A ciência contida no Timeu (63) é um grande avanço para a época e para os séculos seguintes. Há ali uma noção avançada do que é a gravidade, e que Aristóteles não compreendeu e, como é comum nele, fez regredir a ciência. A explicação platônica é a que segue: se atirarmos uma pedra para o alto (elemento terra), ela irá contra a sua natureza pelo choque contra o ar; portanto, a pedra, com menor massa vai ceder ante à massa de maior volume, também pelo choque contra o elemento diferente (o ar). Então definiremos a pedra como leve e o lugar para onde ia, alto; o contrário como pesado e baixo. O Todo (ολοκληρος), como vimos, possui uma forma esférica, sendo assim não há como dizer que possui um alto ou baixo. Por conseguinte, a ação da gravidade não é causada porque a Terra está em uma região mais baixa que atrai os outros corpos. Essa era a opinião comum naquele tempo. A opinião de Aristóteles, no livro IV do Sobre o Céu, contra o Timeu é de uma puerilidade lamentável.
Na cosmologia do Timeu há também espaço para um debate sobre a existência ou não do vácuo. Ele diz (58) que o Todo (ολοκληρος) tem uma rotação periódica em certos momentos causando a mistura dos elementos, pois não quer nenhum lugar vazio. Acontece uma compressão e os elementos mudam de tamanho, cada um lutando por seu lugar, sendo que os corpos menores preenchem o vazio deixado pelos grandes. Assim Platão define este processo do devir do Universo. Há nele um local para a existência do vácuo, o que foi criticado por Aristóteles por não haver nele espaço para todas as suas figuras, mas que não poderia de fato acontecer, porque o Todo é um círculo.
Para finalizarmos, uma possível explicação para a enigmática fala da abertura do diálogo: onde está o quarto. A Alma do Mundo é composta por uma substância imutável e por outra divisível, e uma terceira substância intermediária. O Demiurgo, então, juntou as três e fez uma só. Começou uma divisão que resulta num elevado pitagorismo. Há uma trindade que busca a quaternidade como Jung viu em seu estudo sobre a Trindade cristã.
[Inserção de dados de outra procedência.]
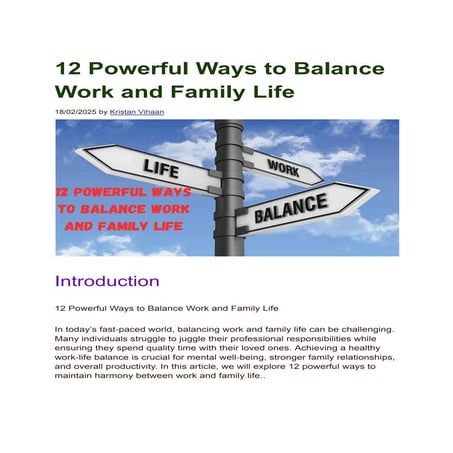 12 Powerful Ways to Balance Work and Family Life

18/02/2025 by Kristan Vihaan

LIFE

WORK

BALANCE

12 POWERFUL WAYS TO BALANCE WORK AND FAMILY LIFE

Introduction

12 Powerful Ways to Balance Work and Family Life

In today's fast-paced world, balancing work and family life can be challenging. Many individuals struggle to juggle their professional responsibilities while ensuring they spend quality time with their loved ones. Achieving a healthy work-life balance is crucial for mental well-being, stronger family relationships, and overall productivity. In this article, we will explore 12 powerful ways to maintain harmony between work and family life..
A Alma recebe suas medidas matemáticas a partir de um cálculo difícil de se reproduzir. Deus então corta em duas no sentido do comprimento e cruza as duas metades uma sobre a outra, resultando num formato de X. Isto resulta numa quaternidade da Alma que une as três substâncias (o Mesmo, o Outro e a Essência) formando uma quarta (o Corpo do Mundo), e gira entrando em contato com as substâncias divisíveis e indivisíveis. A partir daí, em contato com o Outro, produz opiniões através do sensível; em contato com o Mesmo, o inteligível.
Fontes consultadas
Aristóteles, Sobre o Céu.
Carl Gustav Jung, Interpretação psicológica do dogma da Trindade.
The Timaeus of Plato. London, Macmillan and co, 1888 (texto em inglês/grego).